Worldwide IT spending is projected to hit $4.1tn in 2021 – an increase of 8.4% from 2020, according to the latest forecast by Gartner.
The source of funds for new digital business initiatives will come more frequently from business departments outside IT and will be charged as a cost of revenue or cost of goods sold (COGS), says the analyst.
“IT no longer just supports corporate operations as it traditionally has, but is fully participating in business value delivery,” said John-David Lovelock, distinguished research vice-president at Gartner. “Not only does this shift IT from a back-office role to the front of business, but it also changes the source of funding from an overhead expense that is maintained, monitored and sometimes cut, to the thing that drives revenue.”
The forecast shows that the highest growth will come from devices (14%) and enterprise software (10.8%) as organisations shift their focus to providing a more comfortable, innovative and productive environment for their workforce.
Although optimisation and cost-saving efforts will not disappear simply because there is more economic certainty in 2021, Gartner predicted that organisations will continue to be pressurised to reduce costs. However, it said the focus for CIOs for the rest of this year will be to complete digital business plans that are aimed at enhancing, extending and transforming their company’s value proposition.
“Last year, IT spending took the form of a ‘knee-jerk’ reaction to enable a remote workforce in a matter of weeks,” said Lovelock. “As hybrid work takes hold, CIOs will focus on spending that enables innovation, not just task completion.”
Gartner’s e-guide Top priorities for IT leadership vision describes the role of the CIO changing post-Covid to become more of a chief operating officer responsible for the digitisation of business processes.
The guide’s authors said CIOs have been given a clear mandate to use technology to accelerate the enterprise towards its business goals. The 2021 Gartner CIO survey reported that 76% of CIOs said demand for new digital products and services increased in 2020 and 83% said it would increase in 2021.
The top technology that Gartner sees CIOs and IT leaders investing in during the coming year is digital workplace technologies to support working from home. Next come artificial intelligence, machine learning, robotic process automation, distributed cloud and multi-experience platforms. Gartner said these emerging technologies enable businesses to automate processes and decisions, enabling a faster pace and scalable digital.
According to the Gartner board of directors survey, 69% of boards have responded to Covid-19 with digital business acceleration, while 60% have chosen to improve operational excellence through digital business. But the guide’s authors warned CIOs that steady digitisation progress is no longer sufficient – boards have asked their CIOs to focus on acceleration.
However, many IT departments are struggling with IT integration, leaving holes in customer experience and gaps in business processes.
The MuleSoft 2021 connectivity benchmark report, in collaboration with Vanson Bourne and Deloitte Digital, found that although application programming interface (API) use has grown, the reuse of code, APIs and best-practice templates has plateaued over the last two years.
Based on interviews with 800 IT leaders across the globe, the study reported that, on average, 42% of such internal IT assets and components are available for reuse. This leaves 58% of IT components not available for reuse, which, according to MuleSoft, remains a massive area of opportunity. At a time when IT departments are stretched, developers and the broader organisation must have easy access and the ability to reuse integration assets.

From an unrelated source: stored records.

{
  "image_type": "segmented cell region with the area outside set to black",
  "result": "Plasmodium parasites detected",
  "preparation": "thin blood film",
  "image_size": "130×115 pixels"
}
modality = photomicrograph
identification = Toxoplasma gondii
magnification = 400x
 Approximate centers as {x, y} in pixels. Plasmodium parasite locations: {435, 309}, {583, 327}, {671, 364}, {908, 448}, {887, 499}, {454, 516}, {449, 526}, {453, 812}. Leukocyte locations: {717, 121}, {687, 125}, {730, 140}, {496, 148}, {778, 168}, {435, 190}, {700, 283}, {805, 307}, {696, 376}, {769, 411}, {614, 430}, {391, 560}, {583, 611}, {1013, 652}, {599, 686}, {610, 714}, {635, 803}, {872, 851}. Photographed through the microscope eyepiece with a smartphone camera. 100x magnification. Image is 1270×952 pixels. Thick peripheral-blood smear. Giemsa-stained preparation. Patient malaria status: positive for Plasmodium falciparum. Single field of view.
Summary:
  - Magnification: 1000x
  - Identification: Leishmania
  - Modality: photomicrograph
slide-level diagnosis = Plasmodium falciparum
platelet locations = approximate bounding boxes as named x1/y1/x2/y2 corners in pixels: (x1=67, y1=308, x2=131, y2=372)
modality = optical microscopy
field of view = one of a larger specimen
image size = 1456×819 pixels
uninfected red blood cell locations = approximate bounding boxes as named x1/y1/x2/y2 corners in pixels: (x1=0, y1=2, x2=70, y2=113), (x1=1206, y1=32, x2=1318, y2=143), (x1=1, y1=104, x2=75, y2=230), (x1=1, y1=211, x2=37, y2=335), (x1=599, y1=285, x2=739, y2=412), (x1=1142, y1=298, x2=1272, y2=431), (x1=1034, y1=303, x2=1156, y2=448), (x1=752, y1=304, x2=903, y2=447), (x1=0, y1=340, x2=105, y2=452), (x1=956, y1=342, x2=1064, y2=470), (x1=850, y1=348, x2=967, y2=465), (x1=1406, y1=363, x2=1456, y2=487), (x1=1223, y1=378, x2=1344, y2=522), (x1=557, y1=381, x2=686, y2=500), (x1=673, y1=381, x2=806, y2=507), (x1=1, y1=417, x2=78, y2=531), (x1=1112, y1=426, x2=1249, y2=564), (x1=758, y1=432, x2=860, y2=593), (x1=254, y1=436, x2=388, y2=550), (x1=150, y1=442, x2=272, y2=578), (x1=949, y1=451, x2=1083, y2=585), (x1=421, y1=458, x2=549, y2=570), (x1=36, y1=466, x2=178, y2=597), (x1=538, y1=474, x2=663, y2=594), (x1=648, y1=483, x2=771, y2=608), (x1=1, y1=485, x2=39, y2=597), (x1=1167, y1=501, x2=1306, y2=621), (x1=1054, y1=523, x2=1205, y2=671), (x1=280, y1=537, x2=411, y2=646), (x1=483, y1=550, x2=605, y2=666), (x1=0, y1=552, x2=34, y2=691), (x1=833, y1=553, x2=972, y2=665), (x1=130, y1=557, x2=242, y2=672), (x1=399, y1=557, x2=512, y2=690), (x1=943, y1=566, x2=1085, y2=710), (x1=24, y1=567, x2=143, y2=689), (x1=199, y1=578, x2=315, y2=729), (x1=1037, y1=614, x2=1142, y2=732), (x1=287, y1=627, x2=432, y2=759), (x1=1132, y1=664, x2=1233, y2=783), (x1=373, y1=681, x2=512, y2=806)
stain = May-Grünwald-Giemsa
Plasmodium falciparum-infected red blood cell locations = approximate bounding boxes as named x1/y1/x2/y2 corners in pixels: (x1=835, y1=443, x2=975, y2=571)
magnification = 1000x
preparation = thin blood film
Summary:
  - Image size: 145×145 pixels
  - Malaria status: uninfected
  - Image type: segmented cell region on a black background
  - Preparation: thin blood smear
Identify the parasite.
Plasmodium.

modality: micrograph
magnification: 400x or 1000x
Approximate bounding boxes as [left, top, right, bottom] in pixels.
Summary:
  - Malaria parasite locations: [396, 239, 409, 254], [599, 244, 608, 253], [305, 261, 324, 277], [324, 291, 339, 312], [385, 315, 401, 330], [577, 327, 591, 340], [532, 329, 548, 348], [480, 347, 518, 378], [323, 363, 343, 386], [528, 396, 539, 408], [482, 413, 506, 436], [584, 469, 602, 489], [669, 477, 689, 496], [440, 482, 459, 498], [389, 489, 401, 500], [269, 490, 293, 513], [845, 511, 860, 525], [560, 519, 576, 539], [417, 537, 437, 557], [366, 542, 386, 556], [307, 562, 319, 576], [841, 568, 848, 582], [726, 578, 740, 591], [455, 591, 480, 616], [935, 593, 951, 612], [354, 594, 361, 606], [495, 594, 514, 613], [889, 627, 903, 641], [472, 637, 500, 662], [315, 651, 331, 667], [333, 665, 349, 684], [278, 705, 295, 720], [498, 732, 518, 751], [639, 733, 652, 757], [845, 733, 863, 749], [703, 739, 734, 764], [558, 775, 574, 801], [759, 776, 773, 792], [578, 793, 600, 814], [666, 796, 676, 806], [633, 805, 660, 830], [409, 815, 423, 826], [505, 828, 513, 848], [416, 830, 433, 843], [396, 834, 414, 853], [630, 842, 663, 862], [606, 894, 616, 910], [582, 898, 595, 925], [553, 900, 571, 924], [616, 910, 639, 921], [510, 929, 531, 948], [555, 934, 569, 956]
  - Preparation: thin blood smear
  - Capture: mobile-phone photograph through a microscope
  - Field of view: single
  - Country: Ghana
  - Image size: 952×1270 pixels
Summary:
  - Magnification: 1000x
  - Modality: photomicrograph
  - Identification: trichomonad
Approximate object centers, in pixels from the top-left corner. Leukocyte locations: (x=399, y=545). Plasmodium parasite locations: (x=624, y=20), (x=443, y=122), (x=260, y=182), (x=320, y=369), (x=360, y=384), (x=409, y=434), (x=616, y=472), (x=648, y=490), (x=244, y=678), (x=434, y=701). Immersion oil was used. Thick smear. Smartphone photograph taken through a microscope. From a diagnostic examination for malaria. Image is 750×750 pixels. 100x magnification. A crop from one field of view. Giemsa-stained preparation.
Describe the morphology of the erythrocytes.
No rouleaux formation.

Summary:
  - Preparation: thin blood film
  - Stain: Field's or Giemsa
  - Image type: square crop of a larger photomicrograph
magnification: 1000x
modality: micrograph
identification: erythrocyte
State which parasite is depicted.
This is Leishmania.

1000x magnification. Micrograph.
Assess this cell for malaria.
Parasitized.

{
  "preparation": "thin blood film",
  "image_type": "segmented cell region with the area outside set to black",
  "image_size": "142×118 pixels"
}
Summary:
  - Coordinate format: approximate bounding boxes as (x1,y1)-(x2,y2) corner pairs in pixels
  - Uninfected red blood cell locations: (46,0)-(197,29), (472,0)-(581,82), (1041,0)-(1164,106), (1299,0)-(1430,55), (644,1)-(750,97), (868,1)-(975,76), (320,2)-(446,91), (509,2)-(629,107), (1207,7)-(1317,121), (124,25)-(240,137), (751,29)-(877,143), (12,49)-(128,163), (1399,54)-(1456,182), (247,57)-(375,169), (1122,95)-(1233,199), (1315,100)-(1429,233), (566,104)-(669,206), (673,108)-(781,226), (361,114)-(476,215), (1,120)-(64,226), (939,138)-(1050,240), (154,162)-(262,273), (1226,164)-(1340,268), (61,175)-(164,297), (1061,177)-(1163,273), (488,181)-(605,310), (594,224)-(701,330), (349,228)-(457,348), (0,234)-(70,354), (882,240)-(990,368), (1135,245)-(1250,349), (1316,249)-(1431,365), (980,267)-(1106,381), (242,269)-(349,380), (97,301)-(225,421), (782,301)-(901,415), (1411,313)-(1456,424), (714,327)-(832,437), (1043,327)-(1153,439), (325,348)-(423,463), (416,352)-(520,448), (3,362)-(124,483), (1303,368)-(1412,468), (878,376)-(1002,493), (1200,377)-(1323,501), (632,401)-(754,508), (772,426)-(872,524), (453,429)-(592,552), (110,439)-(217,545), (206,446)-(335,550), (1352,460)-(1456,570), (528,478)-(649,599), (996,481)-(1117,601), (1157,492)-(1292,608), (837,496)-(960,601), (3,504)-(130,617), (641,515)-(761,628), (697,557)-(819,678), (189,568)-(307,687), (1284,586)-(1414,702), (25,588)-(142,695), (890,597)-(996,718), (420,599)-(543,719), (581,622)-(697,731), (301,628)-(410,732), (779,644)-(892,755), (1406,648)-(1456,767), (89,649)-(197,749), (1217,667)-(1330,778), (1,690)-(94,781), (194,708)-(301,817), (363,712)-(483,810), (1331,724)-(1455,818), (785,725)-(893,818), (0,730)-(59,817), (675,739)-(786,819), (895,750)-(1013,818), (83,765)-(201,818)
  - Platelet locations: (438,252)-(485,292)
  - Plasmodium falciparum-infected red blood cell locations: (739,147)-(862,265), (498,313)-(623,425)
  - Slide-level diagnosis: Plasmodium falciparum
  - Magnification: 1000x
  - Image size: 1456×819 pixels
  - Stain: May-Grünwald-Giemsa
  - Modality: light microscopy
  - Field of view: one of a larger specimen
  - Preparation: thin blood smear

The study found that only 29% of applications, on average, are integrated, up slightly from 28% in 2020. With the average lifetime of an application being just four years, the report’s authors urged IT leaders to encourage their businesses to evolve away from being hierarchical and hardwired towards being flexible and open to change. This is sometimes referred to as a “composable enterprise”.
MuleSoft also found that almost nine in 10 respondents pointed to integration challenges as a blocker to delivering on digital transformation. If this trend continues, it risks stalling key business initiatives for many organisations. Integration will continue to be a major area of focus as organisations look to connect and derive more value from their new and existing apps and data.
Among the interesting findings in the MuleSoft report is that IT teams are spending more than one-third of their time on integration projects, and custom integrations are costing large enterprises an average of $3.5m each in annual labour. If Gartner’s assertions on the growth opportunity for CIOs is correct, as organisations strive to become more digital, they will have to face the fact that IT systems need to be joined up, and they will need to invest both time and budgets to make this work.
Ian Fairclough, vice-president, EMEA at MuleSoft, said: “Organisations’ integration efforts should centre around creating reusable assets rather than point-to-point integrations. It’s a no-brainer for saving IT time and money, and increasing operational efficiency and time-to-value for digital innovation projects.”